The savior kisses like she’d done it before all firm lips and gentle pressure at Regina’s bottom lip. She hums and Regina doesn’t dare touch her, afraid of what she might do. Almost afraid that she might break.
She’s just self-destructive at this point that she’ll tear the heart out of the savior without thoughts to the consequences. Kissing her is something else altogether. It has risks and rewards aplenty.
And Emma takes and takes and takes and takes. Regina has fingers in her hair and teeth worrying at her lip. She gasps and lets Emma’s tongue slip inside before she feels it again. The magic that lives within Emma’s heart curls around her, overwhelming her, making her feelwhole for what feels like the first time in many decades. She embraces it, relishes the feeling that the combination of the spells she used and Emma Swan’s own unique blend of true-love gifted magic has on her; and she wants.
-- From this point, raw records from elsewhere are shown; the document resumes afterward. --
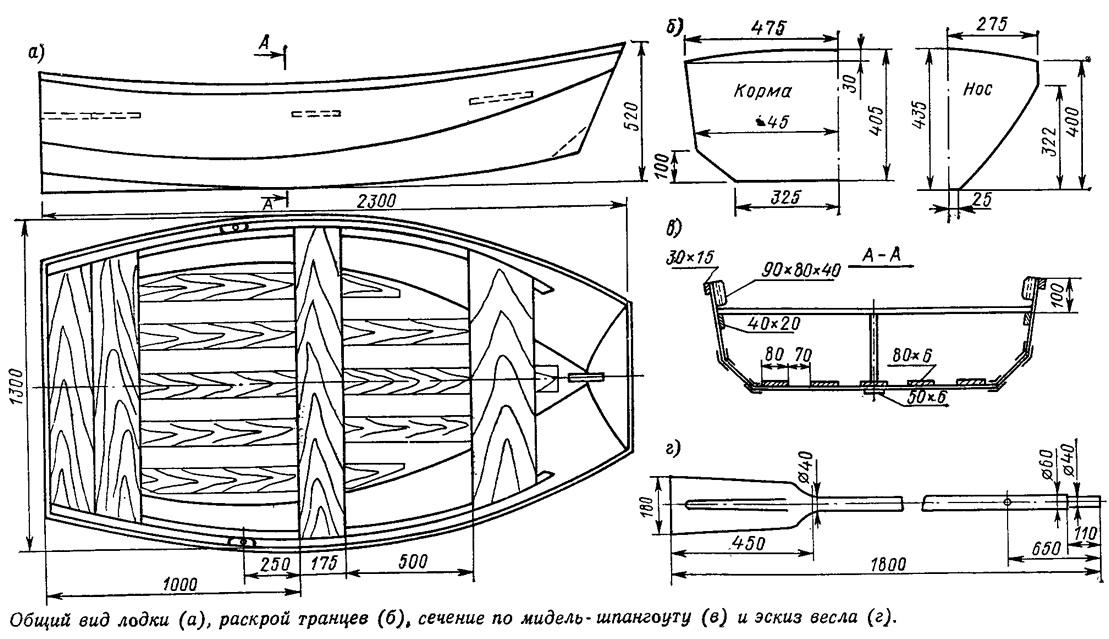 Лодка своими руками чертежи размеры фото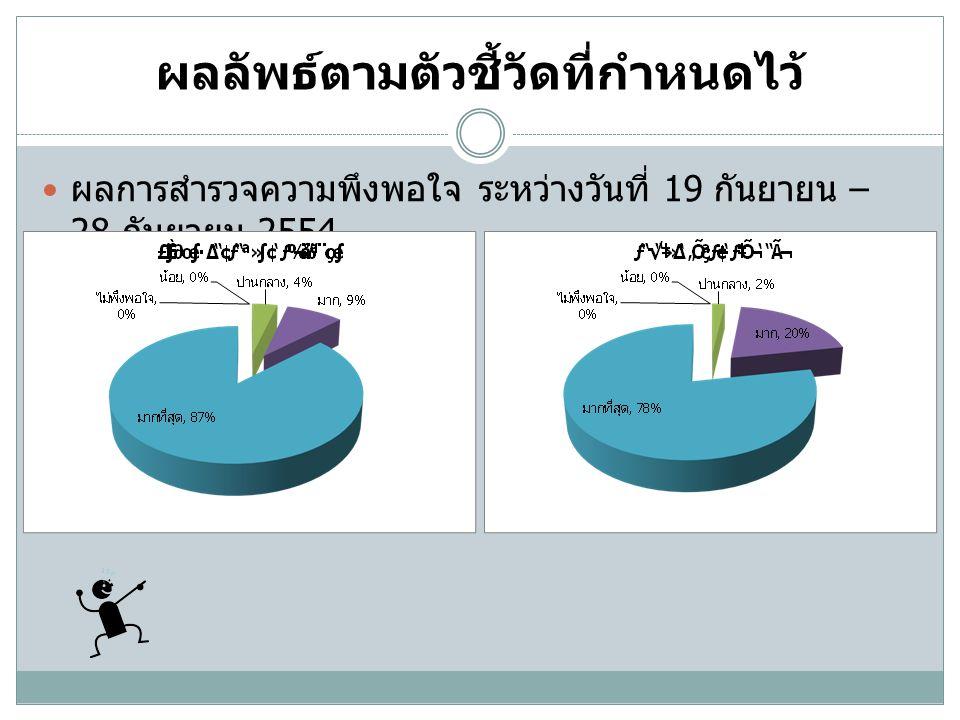 ผลลัพธ์ตามตัวชี้วัดที่กำหนดไว้  ผลการสำรวจความพึงพอใจ ระหว่างวันที่ 19 กันยายน – 28 กันยายน 2554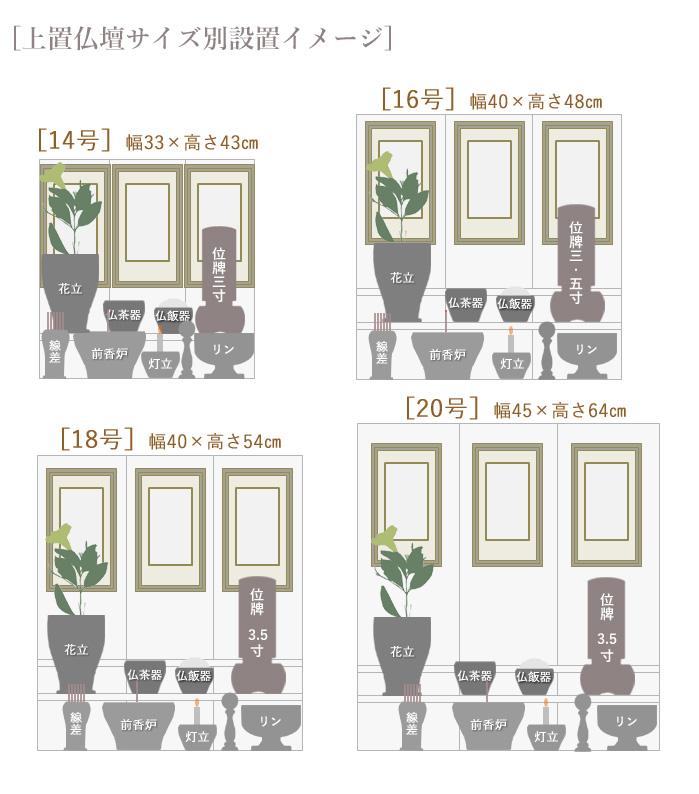 壁掛け掛け軸、綺羅、仏壇別設置イメージ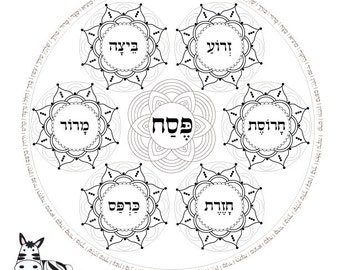 Passover PlateTemplatePrintable-Pesach Seder plates Coloring-Passover Art-Hebrew Haggadah Blessings-Jewish Art Projects-INSTANT DOWNLOAD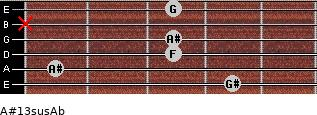 A#13sus/Ab for guitar on frets 4, 1, 3, 3, x, 3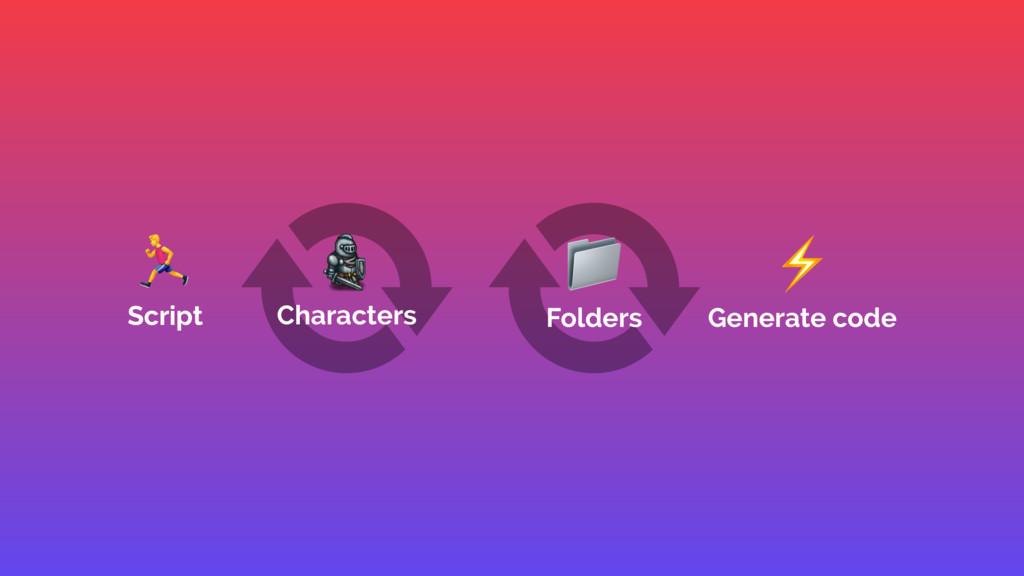 , Script Script + Folders Characters ⚡ Generate...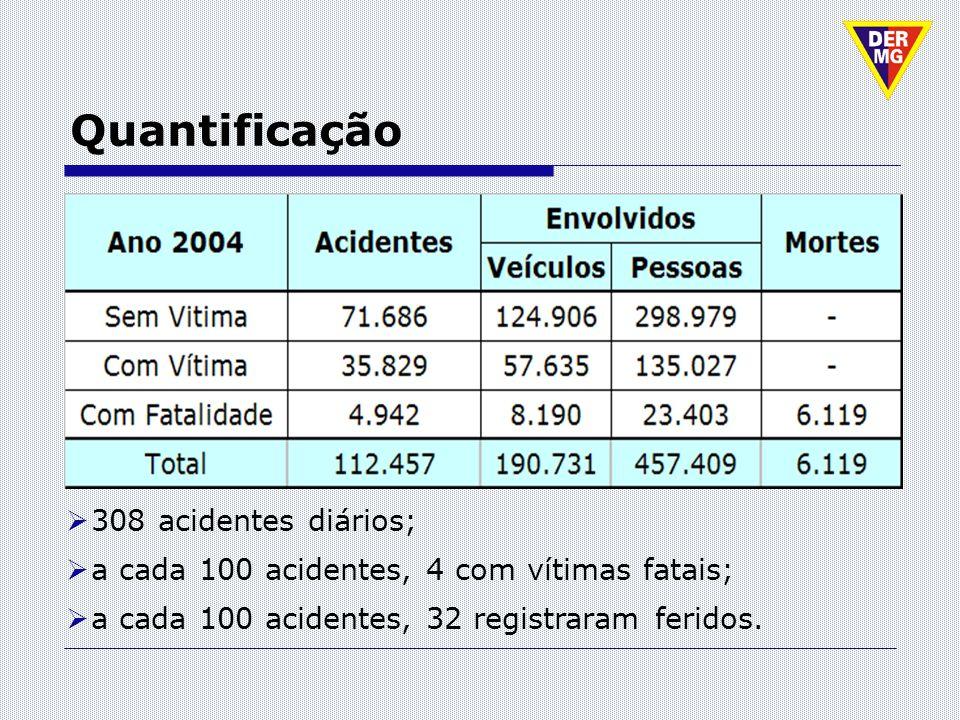 Quantificação 308 acidentes diários; a cada 100 acidentes, 4 com vítimas fatais; a cada 100 acidentes, 32 registraram feridos.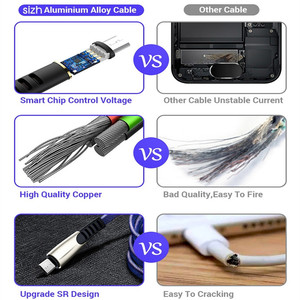 Image 5 - USB Type C Fast Charging usb c Cable For Samsung S9 S8 Note 9 Huawei P20 Type c data Cord Phone Charger For Xiaomi pocophone F1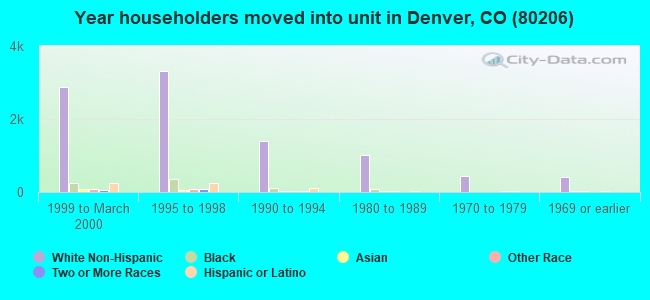 Year householders moved into unit in Denver, CO (80206)
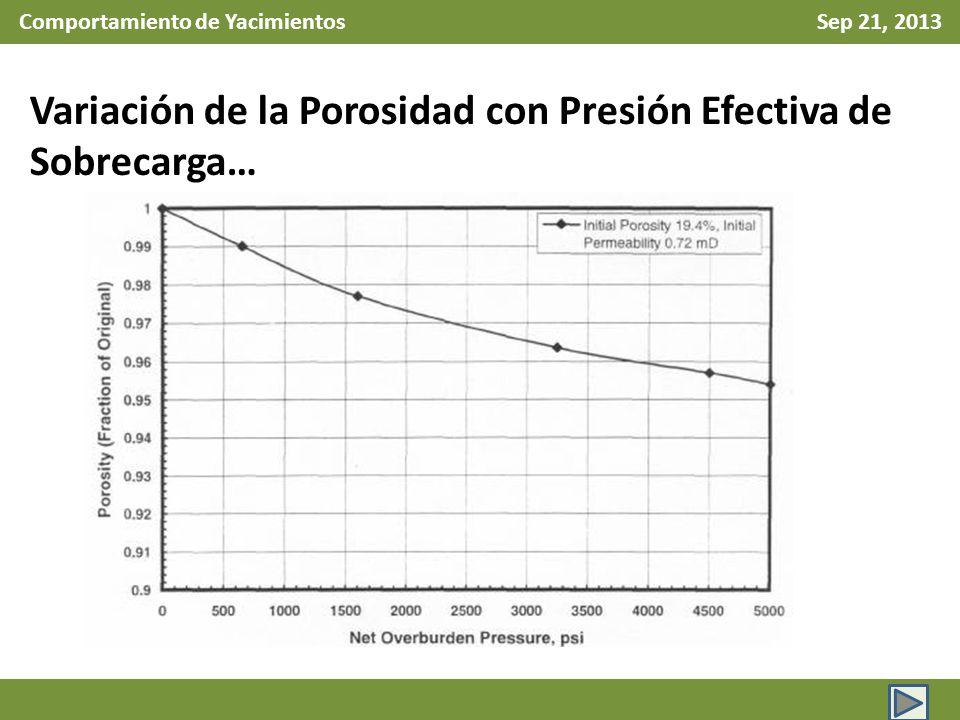 Comportamiento de Yacimientos Sep 21, 2013 Variación de la Porosidad con Presión Efectiva de Sobrecarga…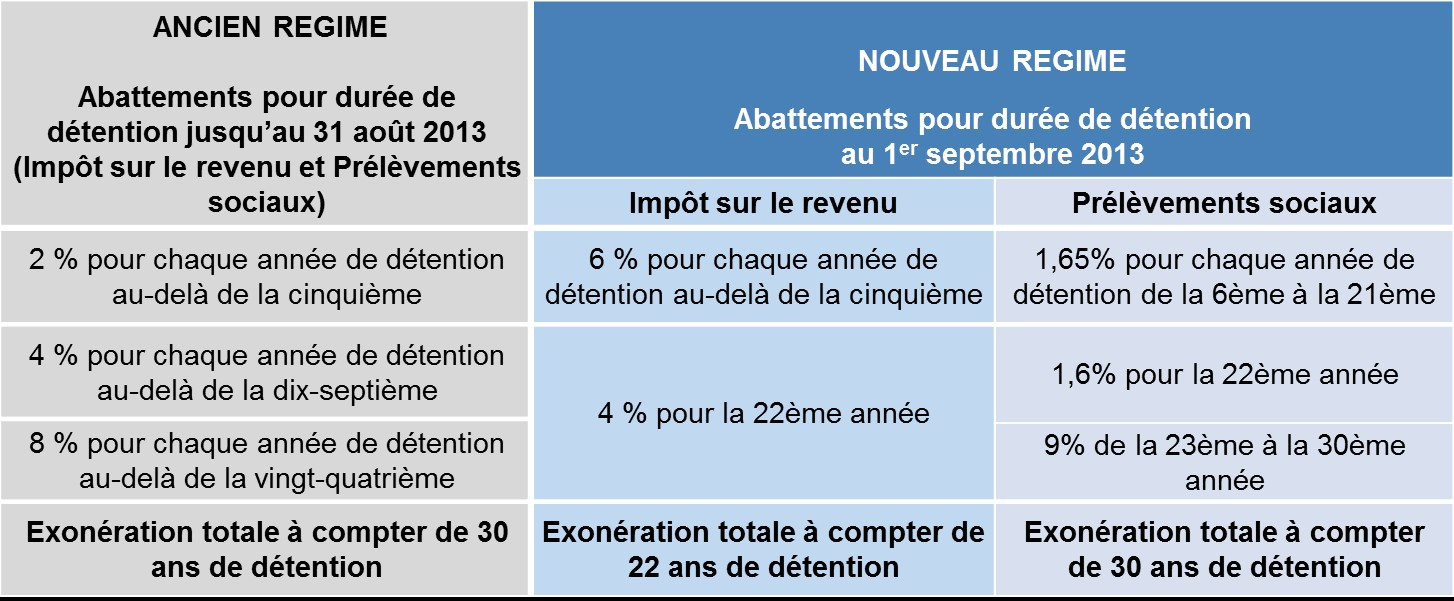 La Detention De Biens Immobiliers Francais Par Des Expatries En Suisse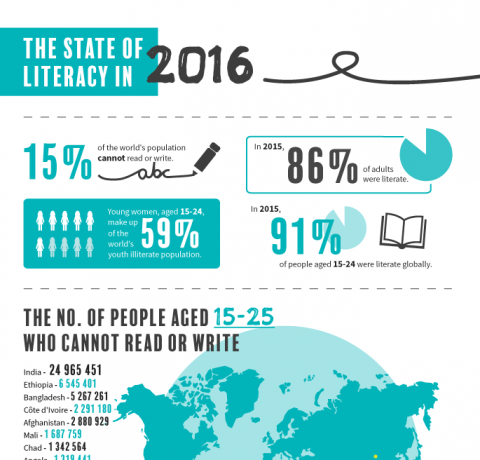 The State of Global Literacy in 2016 Infographic
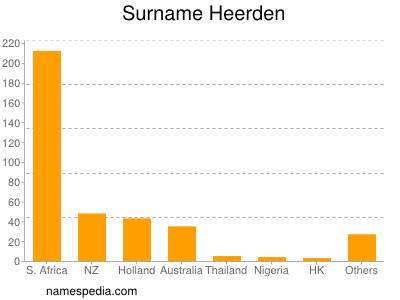 Surname Heerden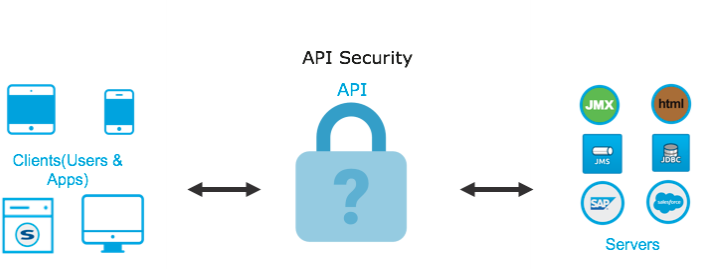 API-security.png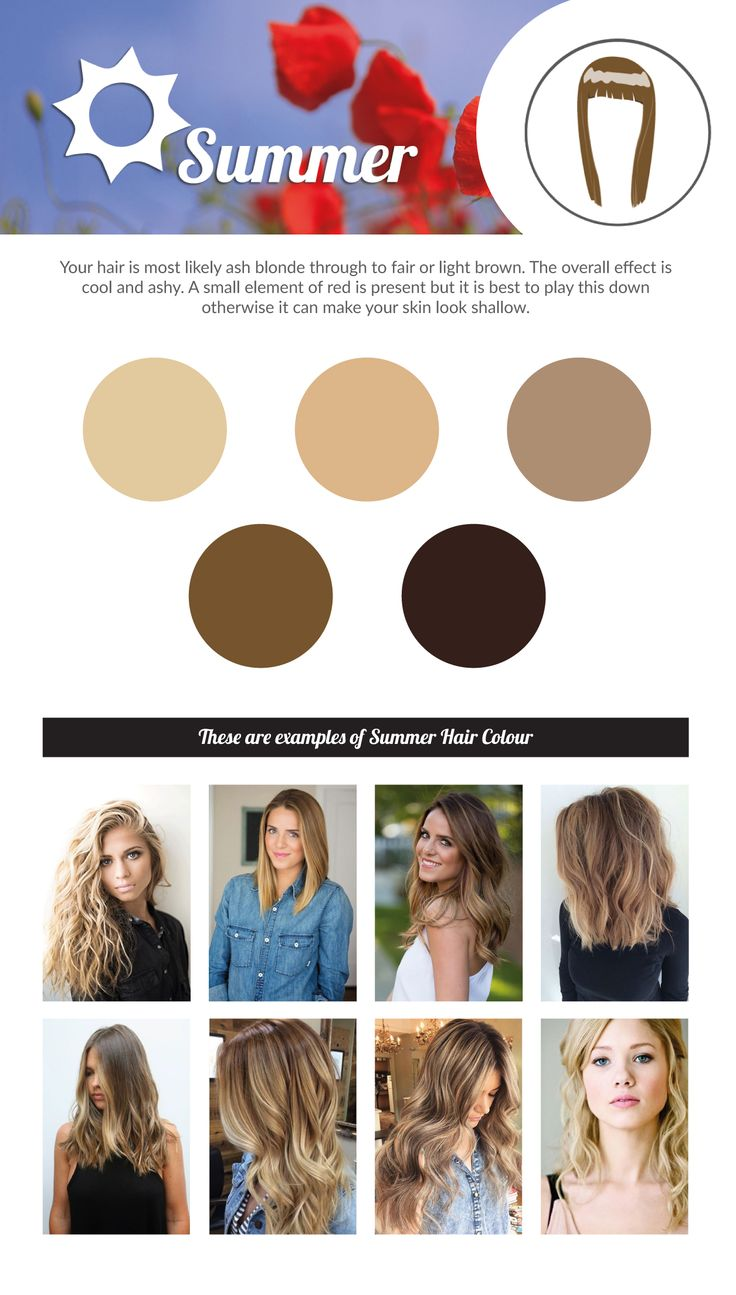 SUMMER Hair Colour Chart.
It is with some effort that Regina is able to pull herself away from Emma’s kiss and their foreheads rest together, noses barely touching. She wants and she wants and she wants. Regna is desperate to let Emma take her, but she knows that it cannot be.
“I can take it out because I have love in my heart,” Regina explains, her breath comes short, a whisper. She won’t tell Emma Swan that her mother’s lack of one (and the stain on Snow White’s pure heart) was what made it refuse to come out.
“Your eyes are glowing,” Emma replies and Regina looks away. They’re glowing from the magic, the high that’s come up within her, taking her to a place that she’s never quite understood before. Emma doesn’t know that, she wouldn’t know that – but it feels good for the first time in a long time and she doesn’t want to stop.
Regina leans in once more, and her eyes flutter closed. “You did that,” she whispers.
“Ho-” Emma begins, but Regina has kissed her once more, desperate to feel more of that high. Her fingers reach up with trembling hesitation. She’s resisting the urge to sink into Emma, to let herself be taken a she so desperately wants. It would be the ultimate price to pay, she thinks, and the magic would know it well.
But Emma’s magic, the magic of true love, it’s something she’s never before held. It’s warm and moving around her, all arms and limbs and too-long legs. Regina’s had this once, but it was so long ago that she scarcely remembers over all the torment of years of being used and using herself.
“They say magic is like a drug,” Regina says quietly. “And I don’t want you using it.”
She looks like she wants to protest, but the words die in her chest when something seems to snap between them and Regina looks up, startled. The high is gone, replaced with a feeling of dread and the knowledge that she should not have done what she did. The kissing, the holding up the savior’s heart for all the world to see.
Something new has come through the rift and it’s tugging at the corners of her consciousness.
Emma seems to sense it too, for she’s cursing and picking up her sword and pulling Regina towards the door, her neck and lips covered in blood-red lipstick.
“You’re going to close that rift,” Emma says shortly.
Regina squares her shoulders and lifts her chin high. “I will close it, Ms. Swan. If you can handle what came through.”
Emma nods just once, and Regina reaches for the magic that she’s taken from her without asking. It feels good on her skin, warm and welcoming – like Emma’s lips on her own.
And maybe that’s enough.
Because she will chase this high again.